Many students in my DRM100 class said that they were confused – they didn’t understand what the play was about by the way it was acted in the show. This should not deter you from going to see the play, because what I think you need to know is: first, that the play is about exploring the many lives/personalities/options/things that one character can be – in this particular case, Anny – who is a car, a porn star, a murderer, a war suvivor etc. and the experimentation of how we can define a person, or many persons (at least, thats my layman’s interpretation). The second thing you need to know, is that drama isn’t really about “getting it” all the time…its not like a fable where you always need to take a moral or message from it. Drama, and in specfic, theatre, is really about tantalizing the senses – about sitting back and allowing yourself to get carried away in the wonder.
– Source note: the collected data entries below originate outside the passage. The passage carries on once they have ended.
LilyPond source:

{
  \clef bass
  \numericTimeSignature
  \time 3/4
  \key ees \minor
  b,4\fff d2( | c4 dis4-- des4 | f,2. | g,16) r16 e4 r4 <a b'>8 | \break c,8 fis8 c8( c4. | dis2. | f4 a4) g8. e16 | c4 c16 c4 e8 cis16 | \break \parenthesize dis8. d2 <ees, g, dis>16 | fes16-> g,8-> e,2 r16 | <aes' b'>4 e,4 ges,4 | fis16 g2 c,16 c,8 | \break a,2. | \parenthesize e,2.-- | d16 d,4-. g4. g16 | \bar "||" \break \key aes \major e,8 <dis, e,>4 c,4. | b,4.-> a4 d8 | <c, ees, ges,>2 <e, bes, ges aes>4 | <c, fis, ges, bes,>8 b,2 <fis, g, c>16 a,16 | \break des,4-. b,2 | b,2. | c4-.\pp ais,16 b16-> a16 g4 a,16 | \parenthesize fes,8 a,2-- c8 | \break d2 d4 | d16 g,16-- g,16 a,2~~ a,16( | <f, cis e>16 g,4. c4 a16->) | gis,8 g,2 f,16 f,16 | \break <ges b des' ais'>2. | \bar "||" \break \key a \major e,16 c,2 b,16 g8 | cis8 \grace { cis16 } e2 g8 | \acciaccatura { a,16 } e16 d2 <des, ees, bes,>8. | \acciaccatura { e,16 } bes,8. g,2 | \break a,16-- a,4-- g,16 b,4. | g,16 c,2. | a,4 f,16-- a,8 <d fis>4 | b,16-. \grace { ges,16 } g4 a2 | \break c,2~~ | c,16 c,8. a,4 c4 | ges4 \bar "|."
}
Because this play is naturally a little “kooky” as I like to put it, the theatre performance is, as well. We see everything from robots to guns, music videos to academic arguments. Special in this play is the video effects – the use of lighting, and videography as a real addition (if not enhancement) to the play and the way in which the characters choose to address each other.
The actors did a wonderful job – there was no holding back, which is really good. They seemed comfortable with their own bodies (and if I may say, sexuality) and this made the scenes work better, because the scenes of tension (especially sexual tension) were well manifested. The play was funny at times, and other times, a little heart-wrenching…some times you felt like you were peering into the keyhole of the door and seeing into someone else’s life, and other times, you wanted to just climb up on stage with them.
Haha, I was the only one in the front row of this performance, and there is one scene where the actors face the audience. Three actors stood right in front of me, looked at me, and used me as their scene. They appeared to be some sort of advertising agents, and they were looking at me and saying things like
“Ah ha! She’s someone who would open such advertisment” “yes and read it alone at the table and treasure it like a letter from her brother” “hmm, she’s not a smoker” “no, but I think she’ll grab a cigarette from someone else… like at a party” “she’d be the one to send back the form for the prize” “or better yet, she’d check the box for which one she’d like the best”
It was so funny, these three women staring right down at me, looming over me and I was trying so hard not to laugh, because I was afraid I’d distract the actors. Even in another scene, an actor was making faces at me during the music video…haha, sitting in the front row for this play was getting the full “in-yer-face” experience that the playwright, Martin Crimp, is quite famous for…
Ah, look at all the technical components I’ve gotten into! Sounds like I’m writing an academic paper! Haha, thats not my intention. I guess what I am trying to say is that if you are open-minded, and you’re willing to take a risk, the UCDP’s production may be just the thing for your salvation-from-school needs.
Check it out – they’re playing at 8pm till Feb 7th (excluding Sunday, I think – check out the website) and post a comment about what you thought. It was worth the $10, and trust me, I don’t do stuff like that often.